Todas as noites meu cachorro e eu fazemos nossos quarenta minutos de caminhada. A hora varia entre sete e nove da noite, mas já nos arriscamos ali pelas dez, o que significa que a rua está quase deserta.
Esse vazio – é o corolário de morar num país onde não se anda a pé por várias razões, preguiça, civilização das quatro rodas e mormente o medo dos outro. A esse respeito, num desses passeios assisti a um casal aguardar a chegada do guarda noturno em sua moto (chamado pelo celular), para só então abrir o portão de casa e entrar no carro que estava estacionado a apenas uns dez metros. Em outra ocasião, em casa agora, uma visita entrou em orgasmo (não aquele legal) nervoso por medo, pois às dez da noite um carro tinha parado em frente de nosso portão mantendo o motor aceso. Certamente o motorista parou para olhar no celular, mas a visita era paulistana, portanto desculpemo-la.
Voltando a nossos passeios noturnos, sempre cruzamos apenas com carros e muitas motos, essas levando pizzas e afins, e uns poucos ônibus urbanos, com pouquíssimos passageiros, imóveis como estátuas. Aparentemente, ninguém se conhece nesses buses. Mas uma noite vimos um, vazio, com as luzes completamente apagadas e apenas com os faroletes externos. Passou lento soturno e foi impossível não fantasiar que o homenzinho curvado sobre o volante se chamasse Caronte, dirigindo rumo ao mundo dos mortos. O letreiro dizia ‘Garage’, mas eu lia “Estige / Aquaronte”. Mas uns meses depois, estávamos perto do Natal, fomos surpreendidos, meu cão e eu, por um ônibus decorado com luzes multicoloridas que seguiam todo seu perfil e o das janelas. Poucos passageiros, mas pareciam conversar animadamente entre si. Desta vez foi impossível não imaginar que o ônibus, matéria inanimada, feito de aço, alumínio, vidro e borracha tivesse alma, uma alma boa e alegre.
Em uma dessas noites cruzei com um conhecido e conversamos um pouco; depois de umas banalidades sobre o tempo e o governo ele perguntou o nome do meu cachorro, que fremia para recomeçar o passeio
– Billy
– Ah, Billy, sim. Legal, bonzinho ele, né? Mas você é muito paciente, estava vendo vossa caminhada e ele parou um monte de vezes, nos postes, nas touceiras dessas calçadas quebradas. Eu daria um puxão na guia e tocaria em frente!

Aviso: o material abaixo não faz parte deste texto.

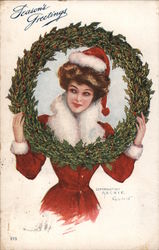 Season's Greetings - A Woman in a Santa Hat with a Wreath Postcard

– Mas vem cá; se você está num museu, o Louvre por exemplo, passa correndo na frente dos quadros? Não para em frente da Mona Lisa? – sim eu sei, hoje não dá nem pra andar direito no Louvre, quanto mais parar em frente àquele sorriso maroto, mas vamos supor.
– Paro
– E o Billy faz o mesmo, só que seus olhos são seu nariz, e dos cheiros da rua ele retira uma quantidade de informações e de impressões que rivalizam com as do Louvre. Uma sinfonia de cheiros, eu diria. Afinal, ele tem mais de cem milhões de células odoríferas. Você tem cinco.
O meu conhecido, certamente não o tipo de frequentar museus se foi, algo desanimado por descobrir que tem apenas cinco milhões de células odoríferas.
Mas há outros encontros: por exemplo, uma noite saímos mais tarde do costumeiro – poucas motos e carros, um silêncio tranquilo. De longe uma figura vinha em nossa direção e aos poucos um som baixo mas crescente se fazia ouvir. A princípio pensei que a mulher – pois era uma mulher – estivesse falando sozinha. Mas não, eram duas as pessoas, ela e mais uma criança nos braços, meio que apoiada sobre o seu ombro. Sim, era a criança quem cantava alegremente. Viraram a esquina antes de cruzar comigo e se afastaram. A criança continuava a cantarolar no silencio daquela noite até que os dois desapareceram na alameda escura.